Open Source

2000 TPS with QWEN 3.5 27b on RTX-5090

A developer hit 2000 tokens per second by fine-tuning Qwen 3.5 27B for a high-throughput classification task.

Deep Dive

A developer has demonstrated a breakthrough in inference speed, achieving a throughput of approximately 2000 tokens per second (TPS) using Alibaba's Qwen 3.5 27B model. The test involved a specialized document classification task, processing 1,214,072 input tokens to produce only 815 output tokens, successfully classifying 320 unique markdown documents in a 10-minute window. The setup utilized the unsloth/Qwen3.5-27B-UD-Q5_K_XL.gguf quantized model running on the official llama.cpp server-cuda13 image, powered by an RTX 5090 GPU. The key to this performance was a highly optimized configuration tailored for a specific, high-volume workflow where each document is distinct, eliminating caching benefits.

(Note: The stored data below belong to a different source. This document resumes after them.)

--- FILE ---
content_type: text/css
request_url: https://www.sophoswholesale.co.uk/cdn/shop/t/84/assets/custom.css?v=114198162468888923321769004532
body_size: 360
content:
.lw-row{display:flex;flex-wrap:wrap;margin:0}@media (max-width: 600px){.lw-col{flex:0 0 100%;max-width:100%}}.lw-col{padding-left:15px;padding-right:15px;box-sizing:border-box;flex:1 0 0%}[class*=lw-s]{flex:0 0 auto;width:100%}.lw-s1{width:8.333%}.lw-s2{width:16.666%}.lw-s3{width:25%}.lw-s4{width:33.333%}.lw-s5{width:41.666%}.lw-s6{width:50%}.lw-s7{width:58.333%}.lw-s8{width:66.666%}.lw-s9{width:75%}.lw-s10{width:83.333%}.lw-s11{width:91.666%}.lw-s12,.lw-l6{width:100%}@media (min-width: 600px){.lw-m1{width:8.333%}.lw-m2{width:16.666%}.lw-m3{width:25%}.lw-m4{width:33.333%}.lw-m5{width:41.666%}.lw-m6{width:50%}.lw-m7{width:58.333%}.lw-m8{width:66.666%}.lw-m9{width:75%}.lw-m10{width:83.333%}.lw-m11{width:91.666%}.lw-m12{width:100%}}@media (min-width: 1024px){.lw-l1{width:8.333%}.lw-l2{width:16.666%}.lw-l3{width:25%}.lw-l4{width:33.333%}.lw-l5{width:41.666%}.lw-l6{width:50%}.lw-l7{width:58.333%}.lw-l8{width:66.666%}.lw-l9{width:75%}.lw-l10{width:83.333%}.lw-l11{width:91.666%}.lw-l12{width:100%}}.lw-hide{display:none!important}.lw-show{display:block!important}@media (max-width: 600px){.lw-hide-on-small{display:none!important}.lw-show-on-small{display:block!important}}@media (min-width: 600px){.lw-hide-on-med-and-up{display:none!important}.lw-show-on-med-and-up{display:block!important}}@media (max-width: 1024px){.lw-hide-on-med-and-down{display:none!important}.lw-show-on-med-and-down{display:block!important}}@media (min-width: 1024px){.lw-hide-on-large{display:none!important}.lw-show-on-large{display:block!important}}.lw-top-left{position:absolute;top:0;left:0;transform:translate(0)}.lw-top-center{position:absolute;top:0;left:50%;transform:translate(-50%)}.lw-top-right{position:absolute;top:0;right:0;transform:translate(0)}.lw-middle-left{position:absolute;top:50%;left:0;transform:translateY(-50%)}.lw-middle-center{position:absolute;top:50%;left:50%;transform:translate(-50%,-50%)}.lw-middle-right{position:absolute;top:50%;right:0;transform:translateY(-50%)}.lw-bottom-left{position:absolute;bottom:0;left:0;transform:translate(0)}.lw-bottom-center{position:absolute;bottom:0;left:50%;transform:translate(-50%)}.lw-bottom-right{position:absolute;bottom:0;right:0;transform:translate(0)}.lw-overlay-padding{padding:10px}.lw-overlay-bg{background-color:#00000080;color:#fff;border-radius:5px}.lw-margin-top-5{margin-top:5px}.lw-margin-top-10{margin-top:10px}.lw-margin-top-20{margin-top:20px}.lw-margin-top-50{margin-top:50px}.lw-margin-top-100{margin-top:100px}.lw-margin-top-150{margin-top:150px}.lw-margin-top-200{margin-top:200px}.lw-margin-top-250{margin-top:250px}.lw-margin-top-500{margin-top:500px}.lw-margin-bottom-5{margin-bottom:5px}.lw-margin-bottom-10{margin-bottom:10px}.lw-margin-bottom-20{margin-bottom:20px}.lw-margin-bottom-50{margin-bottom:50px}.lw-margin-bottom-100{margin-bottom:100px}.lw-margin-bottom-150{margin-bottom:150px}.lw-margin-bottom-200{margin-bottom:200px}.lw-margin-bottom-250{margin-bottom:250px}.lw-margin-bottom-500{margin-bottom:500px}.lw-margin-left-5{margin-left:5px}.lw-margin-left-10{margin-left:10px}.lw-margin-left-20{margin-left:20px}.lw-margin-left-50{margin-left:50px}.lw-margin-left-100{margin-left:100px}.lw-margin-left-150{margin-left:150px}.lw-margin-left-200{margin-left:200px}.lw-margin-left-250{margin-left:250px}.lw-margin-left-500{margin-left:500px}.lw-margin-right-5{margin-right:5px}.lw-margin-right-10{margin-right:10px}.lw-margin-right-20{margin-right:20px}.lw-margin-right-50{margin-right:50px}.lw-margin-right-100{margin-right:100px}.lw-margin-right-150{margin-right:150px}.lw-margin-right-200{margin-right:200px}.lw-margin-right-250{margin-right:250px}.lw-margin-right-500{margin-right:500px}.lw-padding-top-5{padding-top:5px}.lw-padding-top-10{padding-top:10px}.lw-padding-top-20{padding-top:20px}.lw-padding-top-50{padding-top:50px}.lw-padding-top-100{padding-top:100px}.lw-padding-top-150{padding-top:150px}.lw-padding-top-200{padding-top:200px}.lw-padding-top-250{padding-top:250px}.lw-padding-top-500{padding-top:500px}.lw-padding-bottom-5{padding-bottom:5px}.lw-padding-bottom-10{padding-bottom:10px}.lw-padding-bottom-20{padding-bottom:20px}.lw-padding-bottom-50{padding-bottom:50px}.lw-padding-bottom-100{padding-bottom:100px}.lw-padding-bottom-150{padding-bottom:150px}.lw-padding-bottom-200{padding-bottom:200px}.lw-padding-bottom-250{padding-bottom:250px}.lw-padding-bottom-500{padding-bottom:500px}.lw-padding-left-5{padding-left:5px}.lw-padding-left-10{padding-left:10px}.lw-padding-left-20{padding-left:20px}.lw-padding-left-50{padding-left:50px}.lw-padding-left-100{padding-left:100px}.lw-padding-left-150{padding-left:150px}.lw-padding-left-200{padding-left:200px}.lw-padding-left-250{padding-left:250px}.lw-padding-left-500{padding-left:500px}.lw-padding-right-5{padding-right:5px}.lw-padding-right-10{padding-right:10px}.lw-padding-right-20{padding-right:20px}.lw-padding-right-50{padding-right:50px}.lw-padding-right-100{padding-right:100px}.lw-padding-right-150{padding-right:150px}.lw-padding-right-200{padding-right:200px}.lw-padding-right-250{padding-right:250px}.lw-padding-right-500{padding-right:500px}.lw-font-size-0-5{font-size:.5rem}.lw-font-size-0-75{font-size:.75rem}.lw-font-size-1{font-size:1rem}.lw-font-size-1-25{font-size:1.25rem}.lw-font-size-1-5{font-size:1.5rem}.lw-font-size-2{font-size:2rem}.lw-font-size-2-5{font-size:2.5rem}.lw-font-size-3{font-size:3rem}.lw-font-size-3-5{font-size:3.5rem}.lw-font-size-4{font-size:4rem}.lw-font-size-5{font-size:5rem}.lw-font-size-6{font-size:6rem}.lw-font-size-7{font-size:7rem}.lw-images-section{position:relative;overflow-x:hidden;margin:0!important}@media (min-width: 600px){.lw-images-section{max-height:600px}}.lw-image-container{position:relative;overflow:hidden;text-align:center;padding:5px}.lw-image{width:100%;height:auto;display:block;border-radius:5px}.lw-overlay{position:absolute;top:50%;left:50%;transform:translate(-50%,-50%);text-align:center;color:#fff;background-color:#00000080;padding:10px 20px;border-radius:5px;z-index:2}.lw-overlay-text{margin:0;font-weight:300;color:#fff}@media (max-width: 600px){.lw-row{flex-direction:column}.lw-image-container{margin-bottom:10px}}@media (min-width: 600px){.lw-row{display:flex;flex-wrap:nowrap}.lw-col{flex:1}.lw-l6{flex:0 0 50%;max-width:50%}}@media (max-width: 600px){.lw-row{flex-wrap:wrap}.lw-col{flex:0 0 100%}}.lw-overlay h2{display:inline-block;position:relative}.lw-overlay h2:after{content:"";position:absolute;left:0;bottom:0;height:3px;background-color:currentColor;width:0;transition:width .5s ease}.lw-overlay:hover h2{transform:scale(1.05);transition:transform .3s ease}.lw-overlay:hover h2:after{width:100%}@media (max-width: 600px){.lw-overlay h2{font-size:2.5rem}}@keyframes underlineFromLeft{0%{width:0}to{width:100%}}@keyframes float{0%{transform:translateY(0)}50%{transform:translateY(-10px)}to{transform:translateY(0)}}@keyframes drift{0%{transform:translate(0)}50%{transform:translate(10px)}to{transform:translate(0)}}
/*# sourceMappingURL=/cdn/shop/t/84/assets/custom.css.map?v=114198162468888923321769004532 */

Critical optimizations included disabling unused vision modules, enforcing a "no thinking" mode to prevent speculative execution, and carefully managing VRAM to fit the entire context during inference. The developer reduced the context window to 128k and set the parallelism equal to a batch size of 8, allocating 16k of context per request. This configuration allowed the system to process the vast majority of documents at extreme speed, kicking out only the largest 1% for separate handling. While these numbers are situational and not from formal benchmarks, they showcase the potential for custom-tuned, quantized models to achieve unprecedented throughput for targeted enterprise applications like bulk document analysis and classification.

Key Points
  • Achieved ~2000 TPS using Qwen 3.5 27B quantized model (Q5_K_XL) on RTX 5090 hardware.
  • Processed 1.2M input tokens to generate 815 output tokens, classifying 320 docs in 10 minutes.
  • Optimizations included a 128k context window, batch size of 8, and disabling unused vision modules.

Why It Matters

Shows how specialized tuning can unlock order-of-magnitude speed gains for high-volume, real-world AI tasks like document processing.